Your task: Look through the records below for the line with "3. Estimer les" and the line with "Audi e-üzemanyag", then return those lines and all lines between, exactly.

Material supplied:
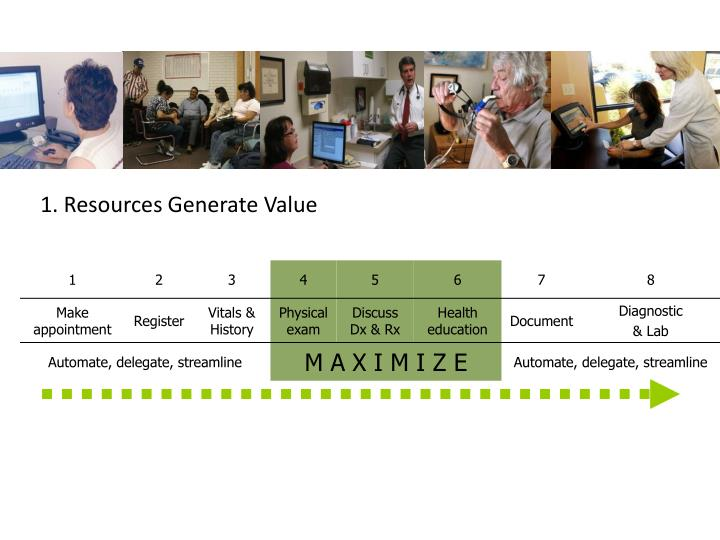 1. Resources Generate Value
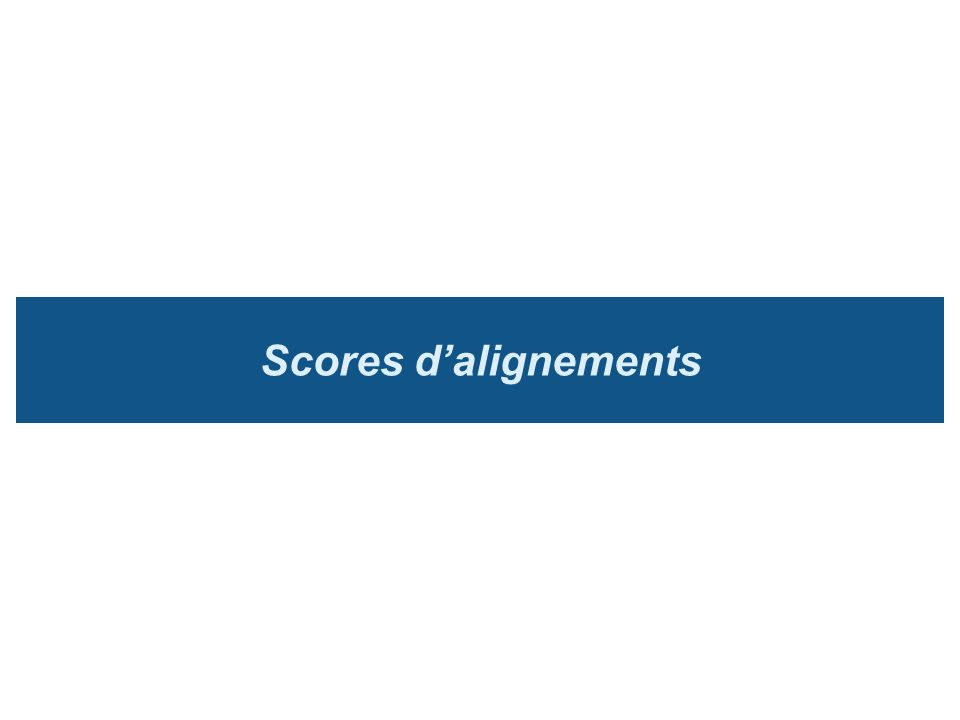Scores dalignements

--

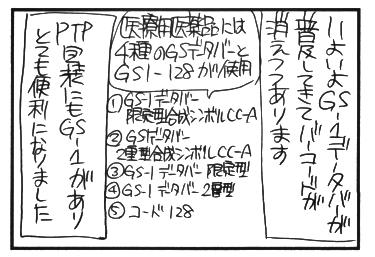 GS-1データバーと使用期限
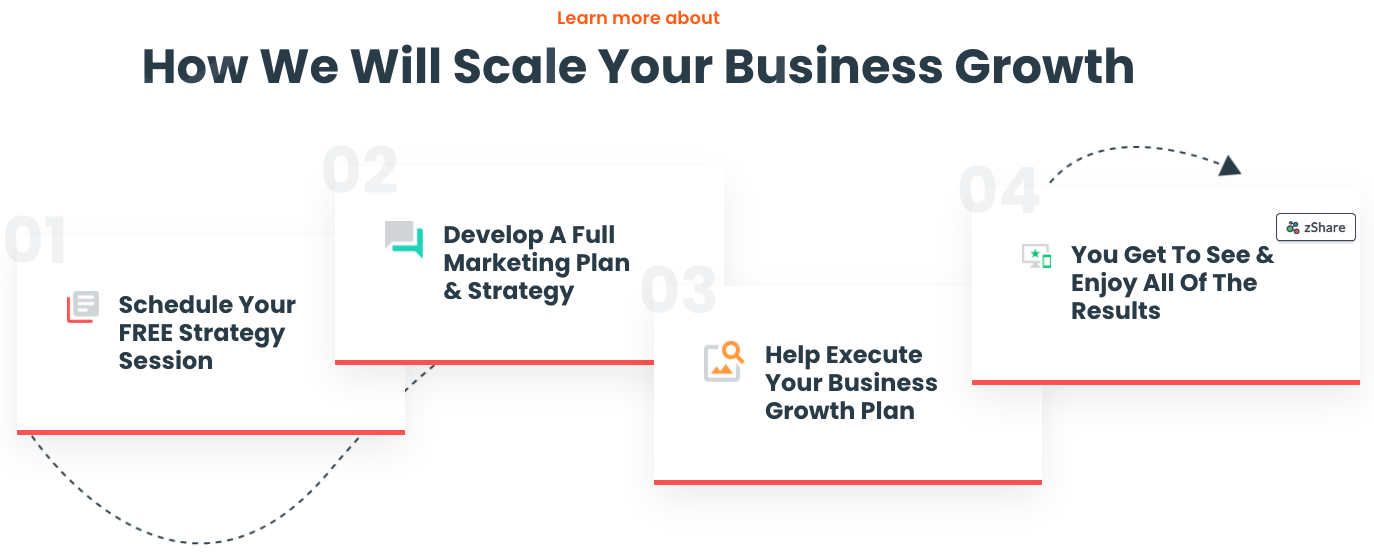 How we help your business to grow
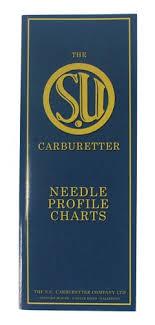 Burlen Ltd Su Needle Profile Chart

* * *

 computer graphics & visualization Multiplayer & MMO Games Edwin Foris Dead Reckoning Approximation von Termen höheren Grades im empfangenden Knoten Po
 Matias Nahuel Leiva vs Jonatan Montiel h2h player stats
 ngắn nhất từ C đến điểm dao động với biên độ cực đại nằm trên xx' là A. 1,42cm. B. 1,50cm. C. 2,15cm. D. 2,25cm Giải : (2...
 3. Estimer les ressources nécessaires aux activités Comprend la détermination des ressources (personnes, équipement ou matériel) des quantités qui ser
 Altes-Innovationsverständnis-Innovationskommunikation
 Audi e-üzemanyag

Response to this task:
 3. Estimer les ressources nécessaires aux activités Comprend la détermination des ressources (personnes, équipement ou matériel) des quantités qui ser
 Altes-Innovationsverständnis-Innovationskommunikation
 Audi e-üzemanyag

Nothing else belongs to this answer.